___ Extrait cité

La semaine suivante (le 21 février), dans l’attente d’une accréditation qui arrive généralement quelques heures seulement avant le point presse en question, le journaliste qui habite à Toulouse est en route vers la capitale pour se rendre à l’Élysée. Une fois sur place, il explique sur les réseaux sociaux avoir reçu un refus d’accréditation et décide de poser sa question à Prisca Thevenot en se filmant avec son téléphone, depuis lequel il partage la vidéo.
Depuis cet épisode du 21 février, Frédéric Aigouy assure qu’il a tenté sans succès d’obtenir des explications auprès de l’Élysée. Il en a parlé à l’antenne de certains médias (Sud Radio , TVL ou encore France soir) où il ne cache pas avoir travaillé plusieurs années pour RT France, la chaîne publique russe récemment interdite de diffusion en France. Pour rappel, créée après les antennes anglaise, arabe ou espagnole de Russia Today, RT France fut dotée pendant plusieurs années d’une rédaction française (l’auteur de cet article, désormais journaliste indépendant, a lui-même travaillé pour le site web de RT France pendant plusieurs années en tant que rédacteur et reporter de terrain, ndlr). Ses journalistes furent régulièrement interdits d’accès à l’Elysée depuis l’arrivée au pouvoir d’Emmanuel Macron. Le 29 mai 2017 , le président français alla jusqu’à décréter, sans apporter le début d’une preuve, que les journalistes de la rédaction de RT France «[n’étaient] plus des journalistes » – ignorant ou feignant ainsi d’ignorer que leur professionnalisme était à l’époque reconnu par l’instance française compétente en la matière : la Commission de la Carte d’Identité des Journalistes Professionnels (CCIJP). Depuis la guerre que la Russie mène en Ukraine, la rédaction de RT France a finalement été mise sur le carreau en 2023 après une année de censure à l’échelle de l’Union européenne, dont s’est abondamment félicitée la macronie.
L’expérience professionnelle que Frédéric Aigouy ne cache pas sur son CV aura-t-elle participé à le faire devenir persona non grata au palais présidentiel depuis son dernier échange avec Prisca Thevenot ? Le service presse de l’Elysée a-t-il un problème avec l’activité de ce journaliste sur les réseaux sociaux, à travers laquelle il revendique auprès d’Off Investigation une ligne « anti-impériale » ? « Je combats le bras armé de l’empire, l’OTAN, qui est une alliance militaire agressive par nature. Sans guerre, elle disparaît et les milliards qui engraissent le complexe militaro- industriel avec. Nous vivons dans une telle soumission idéologique à Washington, que toute critique à leur égard devient une position pro-russe. Je n’ai pas d’agenda pro-russe, j’ai un agenda pro-France. Pour une France souveraine, comme elle a l’a toujours été par le passé », nous a-t-il confié. Le malaise du 21 février a-t-il écorché la conception macroniste de ce que devrait être un échange entre le pouvoir exécutif et les journalistes qui l’interpellent ? Quoi qu’il en soit, la présidence française demeure pour l’heure bien mystérieuse sur le sujet. Contacté, son service presse n’a à ce stade pas souhaité commenter l’affaire auprès d’Off Investigation.

______
___ Segment de données

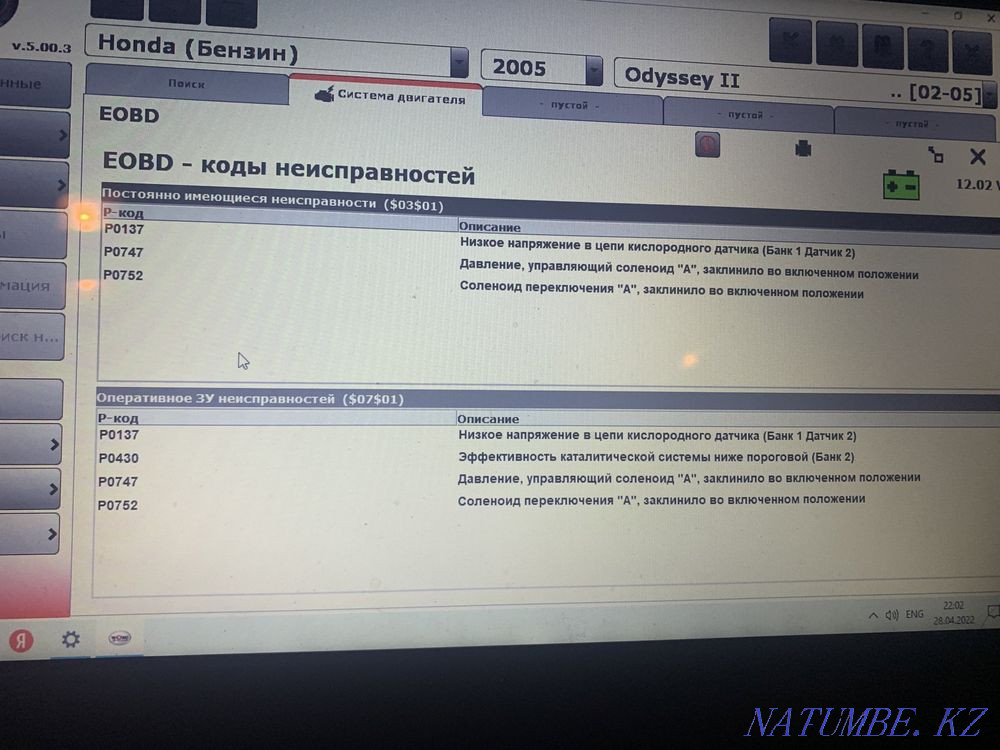 Computer Diagnostics For all types of cars and brands Temirtau - photo 2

______

▶ [Consigne] Dans l'extrait sur Frédéric Aigouy, sur l'antenne de quels médias dit-il avoir parlé de l'épisode du 21 février ?

▶ [Réponse attendue] Sud Radio, TVL et France soir.